▶ EXTRACTED TEXT
::::

Understanding “family doctor knowledge of home care services”
In a survey conducted from October 2018 to March 2019, the HQCA asked clients receiving home care:
In the last year, my family doctor seemed to know about important details of my home care services….
Clients could choose “Yes, most of the time / Yes, some of the time / No / I don’t have a family doctor”
Clients can experience many benefits when home care and primary care are effectively co-ordinated, including more effective chronic disease management, reduced emergency department visits, and reduced hospital admissions. This can enable seniors to live well in the community as long as possible.
Considerations when viewing the results:
This data reflects the experiences of seniors aged 65+ receiving long term supportive and maintenance care and are among the largest groups of home care clients.
There are a number of factors providers and leaders can consider to better understand and improve client experiences with their family doctor being informed about their home care services. Some questions they could ask before taking action include:
- Why is it important for home care and primary care to work together and share information, improving both management and informational continuity? How does home care currently work and share information with primary care? How might this relationship impact the quality of client/patient care and services?
- How can the roles of home care and primary care be better defined and coordinated to support seamless transition and hand-offs for the client/patient between these two care providers? What is the Primary Health Care Integration Network’s role in supporting transitions of care between these two areas of the healthcare system? What about home care’s role?

::::

Dataset items
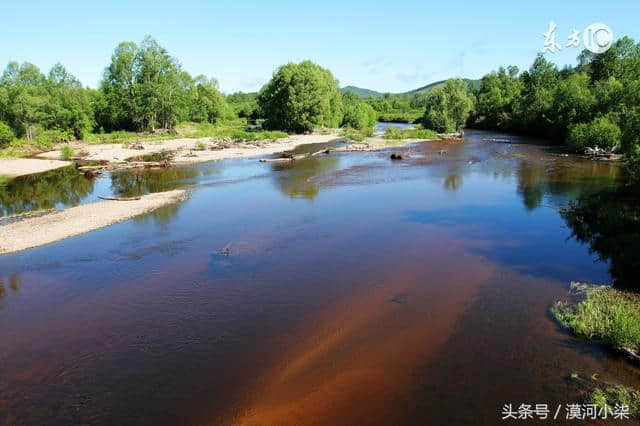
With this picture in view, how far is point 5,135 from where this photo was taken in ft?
186

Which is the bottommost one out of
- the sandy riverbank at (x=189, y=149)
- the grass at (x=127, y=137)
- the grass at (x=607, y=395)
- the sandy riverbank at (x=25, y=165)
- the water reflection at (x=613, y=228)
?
the grass at (x=607, y=395)

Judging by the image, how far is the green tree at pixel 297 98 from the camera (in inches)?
3250

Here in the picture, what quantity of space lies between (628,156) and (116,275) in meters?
25.5

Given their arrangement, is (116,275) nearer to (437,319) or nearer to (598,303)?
(437,319)

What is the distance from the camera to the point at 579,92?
5853cm

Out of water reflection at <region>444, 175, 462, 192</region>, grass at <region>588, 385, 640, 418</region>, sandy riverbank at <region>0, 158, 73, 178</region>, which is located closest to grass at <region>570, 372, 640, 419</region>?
grass at <region>588, 385, 640, 418</region>

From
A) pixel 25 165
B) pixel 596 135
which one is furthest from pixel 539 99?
pixel 25 165

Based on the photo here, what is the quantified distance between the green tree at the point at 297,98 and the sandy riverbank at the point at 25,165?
1726 inches

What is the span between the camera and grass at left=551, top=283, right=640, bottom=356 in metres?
11.7

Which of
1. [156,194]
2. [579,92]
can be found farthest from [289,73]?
[156,194]

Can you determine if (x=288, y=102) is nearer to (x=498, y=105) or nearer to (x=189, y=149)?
(x=189, y=149)

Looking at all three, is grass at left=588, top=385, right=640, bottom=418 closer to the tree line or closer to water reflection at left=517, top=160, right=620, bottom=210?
water reflection at left=517, top=160, right=620, bottom=210

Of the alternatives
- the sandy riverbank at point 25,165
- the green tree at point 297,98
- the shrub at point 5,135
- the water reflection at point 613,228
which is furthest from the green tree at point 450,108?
the shrub at point 5,135

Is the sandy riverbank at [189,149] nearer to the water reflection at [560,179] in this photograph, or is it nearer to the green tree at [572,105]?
the water reflection at [560,179]
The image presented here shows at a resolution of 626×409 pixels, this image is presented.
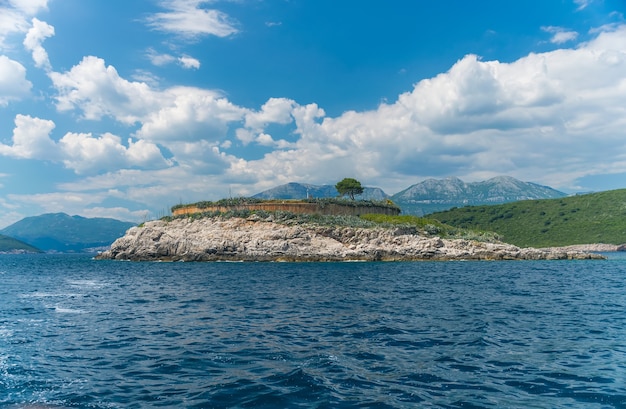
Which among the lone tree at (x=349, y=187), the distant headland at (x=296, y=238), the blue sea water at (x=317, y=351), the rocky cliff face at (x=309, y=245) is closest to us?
the blue sea water at (x=317, y=351)

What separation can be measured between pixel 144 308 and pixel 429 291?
21.4m

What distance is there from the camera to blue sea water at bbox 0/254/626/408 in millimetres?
12273

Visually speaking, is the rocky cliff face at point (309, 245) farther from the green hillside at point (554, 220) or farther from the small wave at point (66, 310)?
the green hillside at point (554, 220)

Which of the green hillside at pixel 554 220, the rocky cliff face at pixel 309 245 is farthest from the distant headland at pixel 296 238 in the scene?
the green hillside at pixel 554 220

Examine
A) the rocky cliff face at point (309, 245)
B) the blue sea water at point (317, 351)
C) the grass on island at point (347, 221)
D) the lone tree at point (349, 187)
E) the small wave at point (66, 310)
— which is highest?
the lone tree at point (349, 187)

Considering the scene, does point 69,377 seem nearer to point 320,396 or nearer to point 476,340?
point 320,396

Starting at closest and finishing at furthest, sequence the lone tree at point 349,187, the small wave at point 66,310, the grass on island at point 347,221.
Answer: the small wave at point 66,310, the grass on island at point 347,221, the lone tree at point 349,187

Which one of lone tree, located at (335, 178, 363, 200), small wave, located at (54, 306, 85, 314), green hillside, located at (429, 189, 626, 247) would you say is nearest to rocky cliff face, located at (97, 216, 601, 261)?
lone tree, located at (335, 178, 363, 200)

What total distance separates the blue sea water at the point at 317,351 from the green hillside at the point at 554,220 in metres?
129

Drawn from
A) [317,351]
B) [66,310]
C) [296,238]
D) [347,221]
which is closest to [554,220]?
[347,221]

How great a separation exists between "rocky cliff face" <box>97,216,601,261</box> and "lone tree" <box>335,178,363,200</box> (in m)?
39.7

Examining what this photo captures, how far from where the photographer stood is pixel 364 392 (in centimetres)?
1254

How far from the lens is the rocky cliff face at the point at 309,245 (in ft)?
272

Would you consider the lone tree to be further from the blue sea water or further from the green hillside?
the blue sea water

::::

▶ PROBLEM TO SOLVE
Continue the text on family doctors' knowledge of home care services, picking up after its last sentence.

▶ ANSWER SPACE
- What is the client’s role in talking to their family doctor about their care plan?
- What role does the clients’ family doctor have in contributing to the care planning process as it relates to home care services? What responsibility exists for a family doctor to know what is included in the care plan?
- How might care planning and case management be improved with input from primary care?
- How does important information exchanged between home care and primary care flow back to the client? Whose responsibility is it (home care or primary care) to engage the client in the conversation or close the loop on communication?
For information about the HQCA’s Alberta Seniors Home Care Client Survey, please visit the HQCA website.
Alberta Quality Matrix for Health
The Health Quality Council of Alberta uses the Alberta Quality Matrix for Health as a way of organizing information and thinking around the complexity of the healthcare system. This measure can be used as input to assess home care’s performance in these dimensions of quality: Acceptability, Accessibility, Appropriateness, Efficiency, and Safety.